- [Extrait]
☆ ☆ ☆ ☆ ☆ ☆ ☆
Alors Charles d'Anjou reconnut qu'il y avait folie ou trahison
parmi les lieutenans de Manfred, et en remercia Dieu tout haut.
Le fleuve fut donc franchi sans que l'on frappât un cour
de lance. et l'on avança vers les deux forteresses de
Rocce et de San-Germano ; celles-ci n'étaient point
défendues pat des Napolitains, mais par des Arabes ;
aussi la lutte fut-elle longue et sanglante. Enfin toutes deux
furent escaladées, et comme les Sarrasins qui les
défendaient ne purent pas fuir et
dédaignèrent de se rendre, ils furent
massacrés jusqu'au dernier.
A la nouvelle de ces deux succès si inattendus, le
découragement se mit parmi les Apuliens. Aquino ouvrit
ses portes, les gorges d'Alifes furent livrées, et
Charles et ses soldats débouchèrent dans les
plaines de Bénévent, où les attendaient
Manfred et son armée.
☆ ☆ ☆ ☆ ☆ ☆ ☆
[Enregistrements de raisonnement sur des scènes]
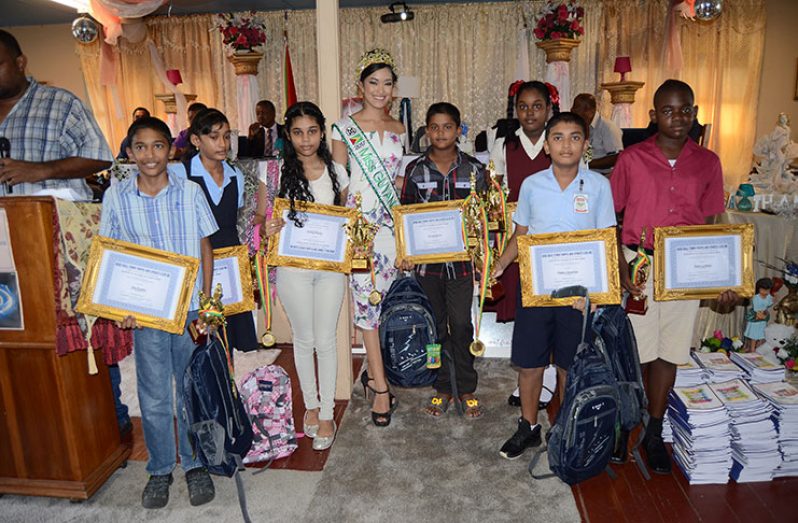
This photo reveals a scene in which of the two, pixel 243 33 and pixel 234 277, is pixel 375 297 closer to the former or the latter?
pixel 234 277

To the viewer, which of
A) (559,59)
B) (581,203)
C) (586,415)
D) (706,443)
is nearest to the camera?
(586,415)

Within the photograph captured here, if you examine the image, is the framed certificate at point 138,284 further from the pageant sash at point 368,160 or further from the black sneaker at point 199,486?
the pageant sash at point 368,160

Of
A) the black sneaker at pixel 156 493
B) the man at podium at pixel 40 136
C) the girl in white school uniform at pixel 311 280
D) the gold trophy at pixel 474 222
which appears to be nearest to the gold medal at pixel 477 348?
the gold trophy at pixel 474 222

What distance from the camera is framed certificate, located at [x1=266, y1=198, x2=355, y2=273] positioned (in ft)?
8.99

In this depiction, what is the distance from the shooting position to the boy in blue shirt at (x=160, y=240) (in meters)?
2.32

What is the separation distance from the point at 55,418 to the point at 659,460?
115 inches

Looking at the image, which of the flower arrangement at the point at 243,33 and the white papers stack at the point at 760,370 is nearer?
the white papers stack at the point at 760,370

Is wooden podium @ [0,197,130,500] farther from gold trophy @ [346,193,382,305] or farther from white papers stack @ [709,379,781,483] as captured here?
white papers stack @ [709,379,781,483]

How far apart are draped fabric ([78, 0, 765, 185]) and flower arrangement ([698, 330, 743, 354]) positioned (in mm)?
6173

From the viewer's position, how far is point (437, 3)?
9.73 meters

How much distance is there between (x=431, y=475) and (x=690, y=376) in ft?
4.89

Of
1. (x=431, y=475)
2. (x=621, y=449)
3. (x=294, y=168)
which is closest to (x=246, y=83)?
(x=294, y=168)

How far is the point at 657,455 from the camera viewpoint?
277 centimetres

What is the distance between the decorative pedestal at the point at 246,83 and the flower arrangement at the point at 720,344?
787 centimetres
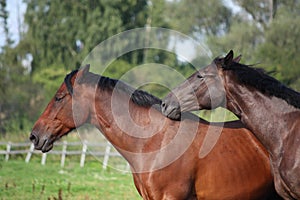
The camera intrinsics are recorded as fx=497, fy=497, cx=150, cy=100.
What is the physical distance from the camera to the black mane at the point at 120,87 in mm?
5766

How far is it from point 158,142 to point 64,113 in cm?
118

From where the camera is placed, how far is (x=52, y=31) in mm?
36406

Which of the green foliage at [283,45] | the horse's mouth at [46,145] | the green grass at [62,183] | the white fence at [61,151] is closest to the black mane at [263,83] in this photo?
the horse's mouth at [46,145]

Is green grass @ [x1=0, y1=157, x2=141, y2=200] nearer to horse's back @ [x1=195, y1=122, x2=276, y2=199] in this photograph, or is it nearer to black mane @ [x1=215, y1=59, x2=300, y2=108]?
horse's back @ [x1=195, y1=122, x2=276, y2=199]

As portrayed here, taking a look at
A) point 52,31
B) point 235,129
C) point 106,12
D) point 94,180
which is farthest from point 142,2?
point 235,129

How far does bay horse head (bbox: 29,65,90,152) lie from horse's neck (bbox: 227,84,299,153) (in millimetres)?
1705

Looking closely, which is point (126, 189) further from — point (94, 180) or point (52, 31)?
point (52, 31)

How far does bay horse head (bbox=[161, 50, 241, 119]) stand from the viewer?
537cm

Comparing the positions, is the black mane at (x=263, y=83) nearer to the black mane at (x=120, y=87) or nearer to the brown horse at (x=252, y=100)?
the brown horse at (x=252, y=100)

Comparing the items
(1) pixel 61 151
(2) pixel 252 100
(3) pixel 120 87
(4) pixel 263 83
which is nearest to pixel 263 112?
(2) pixel 252 100

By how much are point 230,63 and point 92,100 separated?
164cm

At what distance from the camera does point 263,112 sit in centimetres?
533

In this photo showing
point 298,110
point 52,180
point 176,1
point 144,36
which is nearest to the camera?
point 298,110

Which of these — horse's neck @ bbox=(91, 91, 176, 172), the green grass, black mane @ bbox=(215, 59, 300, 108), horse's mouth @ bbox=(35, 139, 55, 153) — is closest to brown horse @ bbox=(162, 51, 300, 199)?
black mane @ bbox=(215, 59, 300, 108)
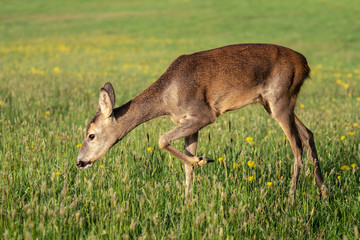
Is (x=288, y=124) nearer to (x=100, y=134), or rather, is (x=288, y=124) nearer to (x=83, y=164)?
(x=100, y=134)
☆ ☆ ☆ ☆ ☆ ☆ ☆
- [Consignes]
**a)** Transcrivez le passage sur Charles d'Anjou et Manfred, depuis « Le fleuve fut » jusqu'à « massacrés jusqu'au dernier. » inclus.
**b)** Extrayez des enregistrements chaque ligne où figure le mot « gold ».

- [Réponses]
**a)**
Le fleuve fut donc franchi sans que l'on frappât un cour
de lance. et l'on avança vers les deux forteresses de
Rocce et de San-Germano ; celles-ci n'étaient point
défendues pat des Napolitains, mais par des Arabes ;
aussi la lutte fut-elle longue et sanglante. Enfin toutes deux
furent escaladées, et comme les Sarrasins qui les
défendaient ne purent pas fuir et
dédaignèrent de se rendre, ils furent
massacrés jusqu'au dernier.

**b)**
D) the gold trophy at pixel 474 222
which appears to be nearest to the gold medal at pixel 477 348?
the gold trophy at pixel 474 222
Is wooden podium @ [0,197,130,500] farther from gold trophy @ [346,193,382,305] or farther from white papers stack @ [709,379,781,483] as captured here?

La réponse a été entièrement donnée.